Acórdão nº 341/15.2T9AMT-A.P1 de Court of Appeal of Porto (Portugal), 09 de Dezembro de 2015
Magistrado Responsável | NETO DE MOURA |
Data da Resolução | 09 de Dezembro de 2015 |
Emissor | Court of Appeal of Porto (Portugal) |
Processo n.º 341/15.2T9AMT-A.P1 Recurso penal Relator: Neto de Moura Acordam, em conferência, na 1.ª Secção (Criminal) do Tribunal da Relação do Porto I – Relatório No âmbito do processo comum, em fase de inquérito, que, sob o n.º 341/15.2 T9AMT, corre termos pelo Departamento de Investigação e Acção Penal (DIAP) de Paredes, o Ministério Público, por despacho de 21.09.2015 (fls. 161-162 do processo principal, fls. 74-75 destes autos), determinou que “as investigações e os ulteriores termos dos presentes autos sejam tramitados sob o regime de segredo de justiça, durante a fase de Inquérito e pelo período de tempo máximo legalmente permitido” e, do mesmo passo, ordenou a remessa dos autos ao Sr. Juiz de instrução criminal “para validação, nos legais termos do disposto no artigo 86.º n.º 3 in fine do Código de Processo Penal”.

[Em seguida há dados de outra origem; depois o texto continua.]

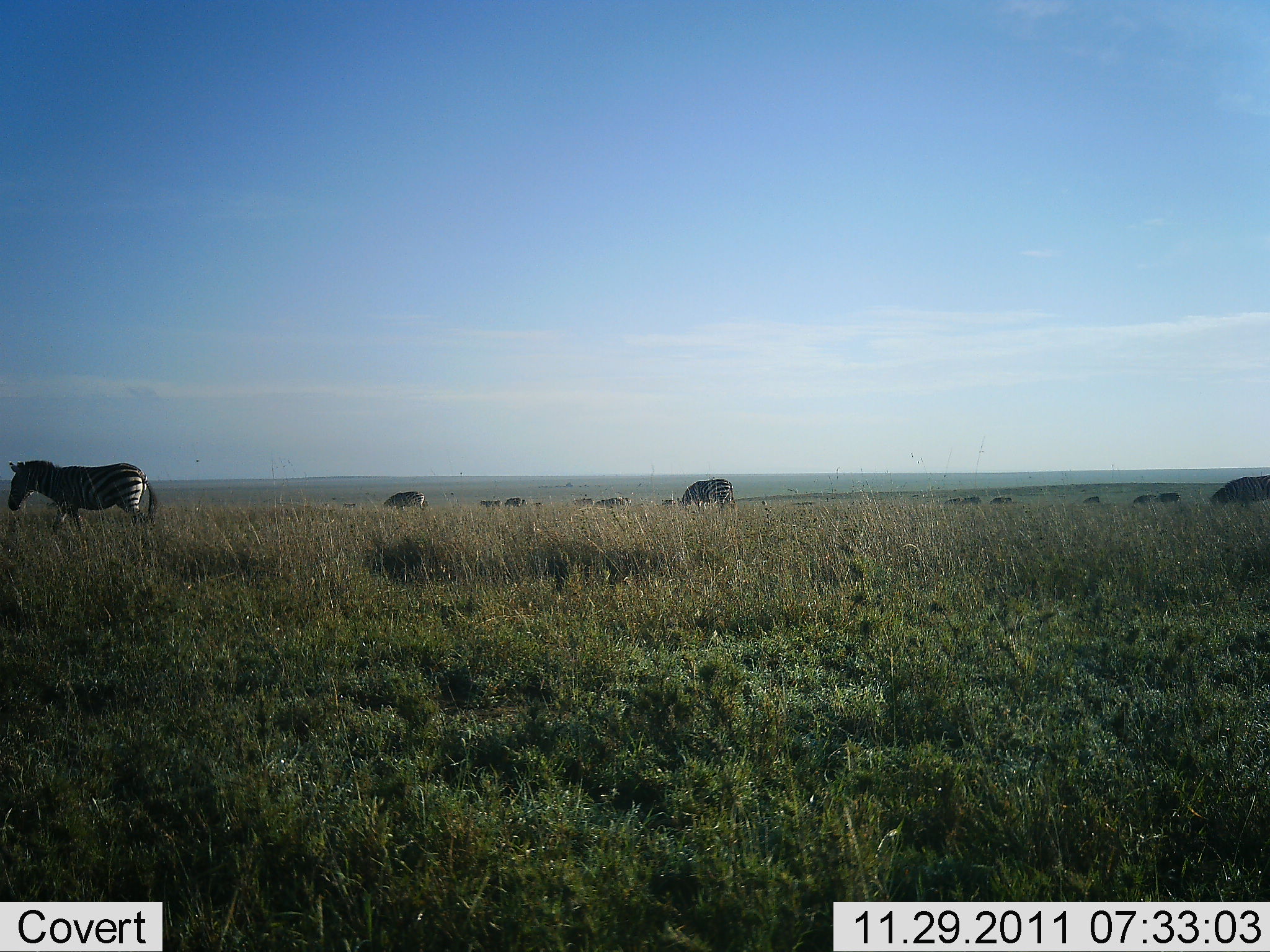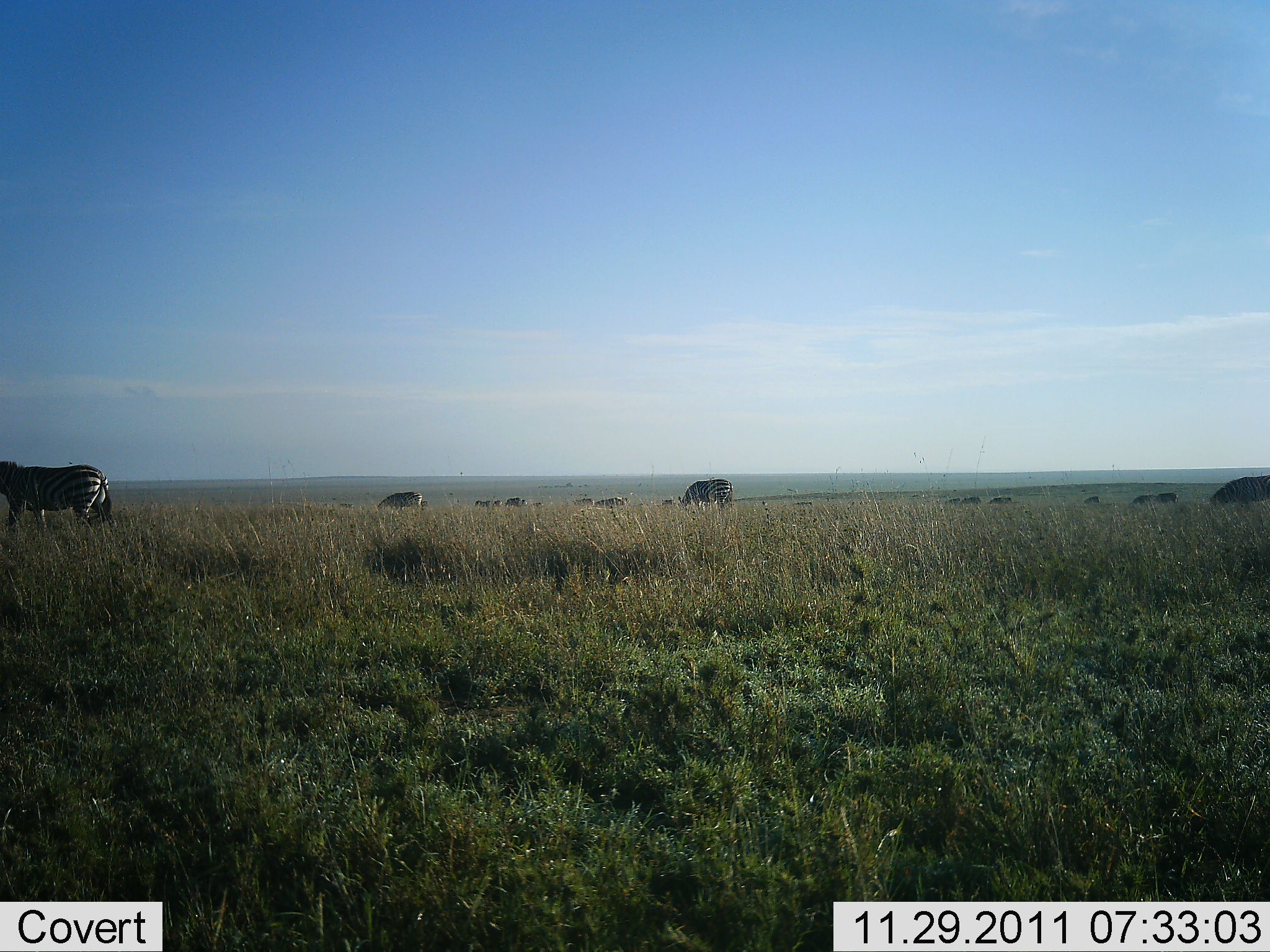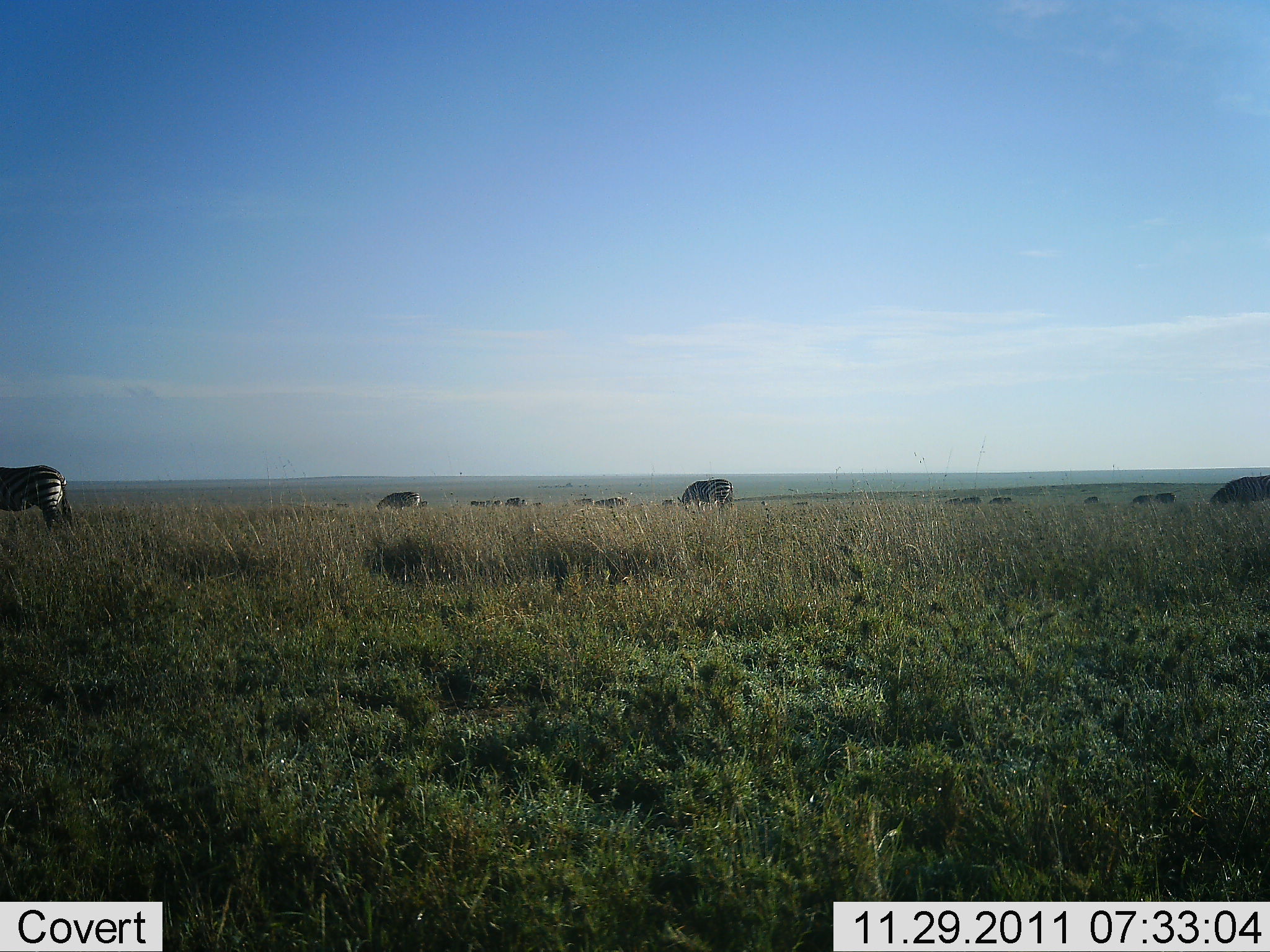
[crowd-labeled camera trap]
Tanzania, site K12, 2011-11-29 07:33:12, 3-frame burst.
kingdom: Animalia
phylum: Chordata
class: Mammalia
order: Perissodactyla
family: Equidae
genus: Equus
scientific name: Equus quagga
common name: plains zebra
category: zebra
Zebra (plains zebra) (Equus quagga), count 11-50. Behavior (volunteer vote fractions): standing 50%, resting 0%, moving 50%, interacting 0%. Young present (vote fraction): 0%. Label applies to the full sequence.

Porém, o Sr. Juiz de instrução, por despacho de 25.09.2015 (de que está uma reprodução a fls. 77-78 destes autos) decidiu não validar aquela decisão.
Contra este despacho se insurgiu o Ministério Público, dele interpondo recurso para esta Relação, com os fundamentos que explanou na respectiva motivação e que “condensou” nas seguintes “conclusões” (em transcrição integral): A) «O M.P. invocou factos concretos para determinar a aplicação aos presentes autos do segredo de justiça, nomeadamente: 1.
Investigam-se factos susceptíveis de consubstanciar a prática de um crime de insolvência dolosa p. e. p. pelo art. 227º nº 1 do C.P.P.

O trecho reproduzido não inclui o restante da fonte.